Work request 1
Echo the CV Manager article word for word, starting at "If you've ever" and ending at "no re-sending required.".
Work request 2
According to the CV Manager article, on which port does the read-only public view of the resume run?
Work request 3
Pick up the CV Manager article after its last sentence and keep writing it.

Passage for review
* * * * *

Why You Should Self-Host Your Resume: A Look at CV Manager

Why You Should Self-Host Your Resume: A Look at CV Manager

Check out my online CV - https://dave.workhardbekind.com/

If you've ever wrestled with formatting a resume in Word, fought with Google Docs page breaks, or paid a monthly fee for a resume builder you barely use — there's a better way. CV Manager by vincentmakes is an open-source, self-hosted resume management system that puts you in full control of how your CV looks, lives, and evolves over time.

Here's why it deserves a spot on your homelab — or anywhere you run Docker.

Your Resume Becomes a Living Web Page

Instead of emailing around static PDFs that go stale the moment you learn a new skill, CV Manager gives you a polished, always-current online resume. It runs as a lightweight web app with two ports: one for you (the admin editor at port 3000) and one for the world (a clean, read-only public view at port 3001). Share a link instead of a file, and every recruiter who clicks it sees the latest version — no re-sending required.

* * * * *

Information shown
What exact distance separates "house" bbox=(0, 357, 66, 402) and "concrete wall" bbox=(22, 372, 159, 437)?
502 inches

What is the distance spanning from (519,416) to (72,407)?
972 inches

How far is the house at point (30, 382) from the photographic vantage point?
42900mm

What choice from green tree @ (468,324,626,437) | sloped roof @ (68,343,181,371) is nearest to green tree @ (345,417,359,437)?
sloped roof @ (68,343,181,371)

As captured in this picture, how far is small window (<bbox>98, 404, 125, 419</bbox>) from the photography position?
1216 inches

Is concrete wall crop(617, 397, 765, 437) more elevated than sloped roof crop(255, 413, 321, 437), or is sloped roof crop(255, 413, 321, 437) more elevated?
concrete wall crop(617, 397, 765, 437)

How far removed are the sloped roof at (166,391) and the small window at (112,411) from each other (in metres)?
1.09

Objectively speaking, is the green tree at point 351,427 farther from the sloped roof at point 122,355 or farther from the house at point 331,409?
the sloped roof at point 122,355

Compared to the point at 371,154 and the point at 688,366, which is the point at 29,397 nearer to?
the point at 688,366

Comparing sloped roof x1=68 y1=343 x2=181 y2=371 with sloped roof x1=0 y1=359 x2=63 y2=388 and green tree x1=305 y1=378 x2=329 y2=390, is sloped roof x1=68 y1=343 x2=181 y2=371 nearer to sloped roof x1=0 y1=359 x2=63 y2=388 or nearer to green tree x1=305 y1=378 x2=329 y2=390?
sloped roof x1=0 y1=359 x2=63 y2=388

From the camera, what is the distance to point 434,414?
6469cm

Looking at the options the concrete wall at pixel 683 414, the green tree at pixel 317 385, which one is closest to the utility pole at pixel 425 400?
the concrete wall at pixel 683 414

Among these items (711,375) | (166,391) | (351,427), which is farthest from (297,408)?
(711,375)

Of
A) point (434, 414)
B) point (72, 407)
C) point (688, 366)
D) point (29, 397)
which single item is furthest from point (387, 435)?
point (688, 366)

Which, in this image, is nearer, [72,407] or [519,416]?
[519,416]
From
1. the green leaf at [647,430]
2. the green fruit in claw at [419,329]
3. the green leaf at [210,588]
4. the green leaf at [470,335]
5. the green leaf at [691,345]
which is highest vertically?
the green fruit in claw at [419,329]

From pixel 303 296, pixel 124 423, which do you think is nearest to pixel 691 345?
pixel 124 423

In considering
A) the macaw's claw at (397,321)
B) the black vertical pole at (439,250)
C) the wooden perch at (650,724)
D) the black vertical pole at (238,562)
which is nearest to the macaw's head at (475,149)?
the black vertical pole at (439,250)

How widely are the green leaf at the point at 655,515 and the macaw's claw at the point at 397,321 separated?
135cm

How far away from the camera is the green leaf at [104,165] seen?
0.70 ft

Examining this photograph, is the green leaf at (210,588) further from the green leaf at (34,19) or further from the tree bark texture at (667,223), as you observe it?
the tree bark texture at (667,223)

* * * * *

Response 1
If you've ever wrestled with formatting a resume in Word, fought with Google Docs page breaks, or paid a monthly fee for a resume builder you barely use — there's a better way. CV Manager by vincentmakes is an open-source, self-hosted resume management system that puts you in full control of how your CV looks, lives, and evolves over time.

Here's why it deserves a spot on your homelab — or anywhere you run Docker.

Your Resume Becomes a Living Web Page

Instead of emailing around static PDFs that go stale the moment you learn a new skill, CV Manager gives you a polished, always-current online resume. It runs as a lightweight web app with two ports: one for you (the admin editor at port 3000) and one for the world (a clean, read-only public view at port 3001). Share a link instead of a file, and every recruiter who clicks it sees the latest version — no re-sending required.

Response 2
Port 3001.

Response 3
Manage Multiple Versions Without the Chaos

This is where CV Manager really shines. Most of us need more than one resume. Maybe you're a developer who also does project management. Maybe you want a detailed CV for academic applications and a tight one-pager for startups. CV Manager lets you save, preview, and load different versions of your resume from a single dashboard. No more resume_v7_FINAL_actually_final.docx cluttering up your Downloads folder.

Seven Built-In Sections (Plus Custom Ones)

The app ships with a solid structure out of the box: About, Timeline (auto-generated from your other entries), Experience, Certifications, Education, Skills, and Projects. That covers 90% of what any resume needs. But if you have something unique to showcase — volunteer work, publications, a portfolio section — you can add custom sections with different layout options. The structure adapts to you rather than forcing you into a rigid template.

A Customizable Theme That Actually Looks Good

CV Manager includes an editable theme system, so you can dial in colors, fonts, and spacing to match your personal brand without touching CSS (though you certainly can if you want to). The result is a resume that looks intentionally designed — not like it came from the same template mill as everyone else's.

ATS-Friendly PDF Export

A beautiful online resume is great, but at some point a recruiter is going to ask for a PDF. CV Manager's print output is designed to be ATS-friendly, meaning applicant tracking systems can actually parse it instead of choking on fancy layouts. You get good design and machine readability, which is a balance most resume tools get wrong.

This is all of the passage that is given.